Proposed mechanism for maitotoxin-1 production. Polyene (premaitotoxin) produced by polyketide biosynthesis undergoes epoxidation, epoxide cyclisation and sulfonation to form Maitotoxin-1

There are three major functional groups of PKSs. Type I PKS are large multifunctional proteins, comprising several essential domains: acyltransferase domain (AT), β-ketosynthase domain (KS) and acyl carrier protein (ACP); they can also include β-ketoacyl reductase (KR), enoyl reductase (ER), methyl transferases (MT), thioesterases (TE) and dehydrogenase (DH) domains [16]. In iterative type I polyketide synthesis the same set of catalytic domains are present in one protein and used in a cyclic fashion for chain elongation, analogous to fatty acid synthesis (FAS) [17, 18]. In contrast, modular type I PKS catalytic domains are organised in modules comprising all required domains for each step and each module is only used once during polyketide assembly [16]. Type II PKS consist of mono-functional proteins with each catalytic domain on a separate peptide that form complexes for polyketide assembly [19].

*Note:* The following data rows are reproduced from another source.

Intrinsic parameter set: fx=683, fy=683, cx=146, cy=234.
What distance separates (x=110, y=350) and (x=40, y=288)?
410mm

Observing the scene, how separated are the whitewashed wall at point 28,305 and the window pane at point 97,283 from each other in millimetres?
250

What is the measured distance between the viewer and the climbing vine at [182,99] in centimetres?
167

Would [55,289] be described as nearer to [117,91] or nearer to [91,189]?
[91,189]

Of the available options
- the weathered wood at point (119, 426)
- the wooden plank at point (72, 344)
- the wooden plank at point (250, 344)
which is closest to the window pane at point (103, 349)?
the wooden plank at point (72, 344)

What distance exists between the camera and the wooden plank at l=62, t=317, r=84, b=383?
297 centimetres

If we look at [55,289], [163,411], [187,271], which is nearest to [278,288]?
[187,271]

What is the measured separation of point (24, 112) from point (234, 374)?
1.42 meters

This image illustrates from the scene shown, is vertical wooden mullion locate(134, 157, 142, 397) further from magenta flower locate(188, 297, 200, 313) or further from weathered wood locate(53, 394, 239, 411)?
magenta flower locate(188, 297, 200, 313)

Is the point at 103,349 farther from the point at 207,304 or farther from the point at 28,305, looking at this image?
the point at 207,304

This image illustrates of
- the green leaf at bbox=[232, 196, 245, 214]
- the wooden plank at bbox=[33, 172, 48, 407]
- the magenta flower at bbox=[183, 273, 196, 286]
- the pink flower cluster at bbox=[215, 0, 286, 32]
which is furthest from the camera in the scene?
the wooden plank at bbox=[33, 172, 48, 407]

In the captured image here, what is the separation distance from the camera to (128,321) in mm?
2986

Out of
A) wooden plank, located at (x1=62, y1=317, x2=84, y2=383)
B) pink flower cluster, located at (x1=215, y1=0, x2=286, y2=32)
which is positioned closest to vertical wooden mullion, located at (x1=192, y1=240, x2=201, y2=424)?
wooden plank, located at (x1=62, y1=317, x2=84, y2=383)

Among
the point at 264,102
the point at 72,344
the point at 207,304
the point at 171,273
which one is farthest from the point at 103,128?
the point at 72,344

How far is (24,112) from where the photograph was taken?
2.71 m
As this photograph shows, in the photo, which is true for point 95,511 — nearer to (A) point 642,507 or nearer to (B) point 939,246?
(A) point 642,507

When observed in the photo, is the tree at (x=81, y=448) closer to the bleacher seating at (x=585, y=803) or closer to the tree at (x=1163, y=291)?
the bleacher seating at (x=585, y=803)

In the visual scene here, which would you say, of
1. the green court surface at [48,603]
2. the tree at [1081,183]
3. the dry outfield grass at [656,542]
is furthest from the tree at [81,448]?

Dinoflagellates possess some of the largest genomes known from eukaryotes, from 1.85 to 112 Gbp [20]. Their gene content has been estimated to be much smaller than would be anticipated based on their genome size, at 38,188 – 87,688 protein coding genes [21]. The copy number of individual genes can vary significantly, between 30 copies (protein kinase gene in L. polyedrum) [22] to 5000 copies (peridinin-chlorophyll a-binding protein gene studied in L. polyedrum) [23], and up to 100,000 copies of common genes such as rRNA [24]. Such huge genome sizes and high gene copy numbers have made entire genome sequencing for these organisms unfeasible. Recent advancement of high throughput sequencing technologies has now made it feasible to study the gene content of these organisms at the genomic and transcriptomic level. Recently, a partial draft assembly of Symbiodinium minutum genome, which has amongst the smallest genomes of a dinoflagellate, has been achieved [25]. In dinoflagellates, the lack of axenic cultures, as well as the difficulty in constructing genetic mutations and screening mutants, has meant that confirming the roles of genes in biosynthetic pathways is currently not possible. Despite the challenges, type I modular PKS genes have been identified in Karenia brevis [26, 27], Heterocapsa circularisquama [28], Heterocapsa triquetra [29], Alexandrium ostenfeldii [29], Azadinium sp. [30] and several Amphidinium species [31, 32] via transcriptomics. In dinoflagellates mRNA undergoes trans-splicing with an addition of a 22-nt conserved spliced leader (SL) to the 5’ end of the sequence [33]. Sequencing of full-length mature mRNA transcripts containing the SL sequence and phylogenetic analysis is necessary to distinguish these sequences from bacterial PKS genes, originating from non-axenic cultures. Interestingly, in most of the previous studies, full-length transcripts only encoded one catalytic domain, but were homologous to type I PKSs, suggesting a novel mono-functional type I PKS in dinoflagellates [29]. However, if polyether ladders are produced by modular type I PKS enzymes, based on the structure of these compounds, the PKS sequences discovered so far likely represent only a fraction of the PKS genes present.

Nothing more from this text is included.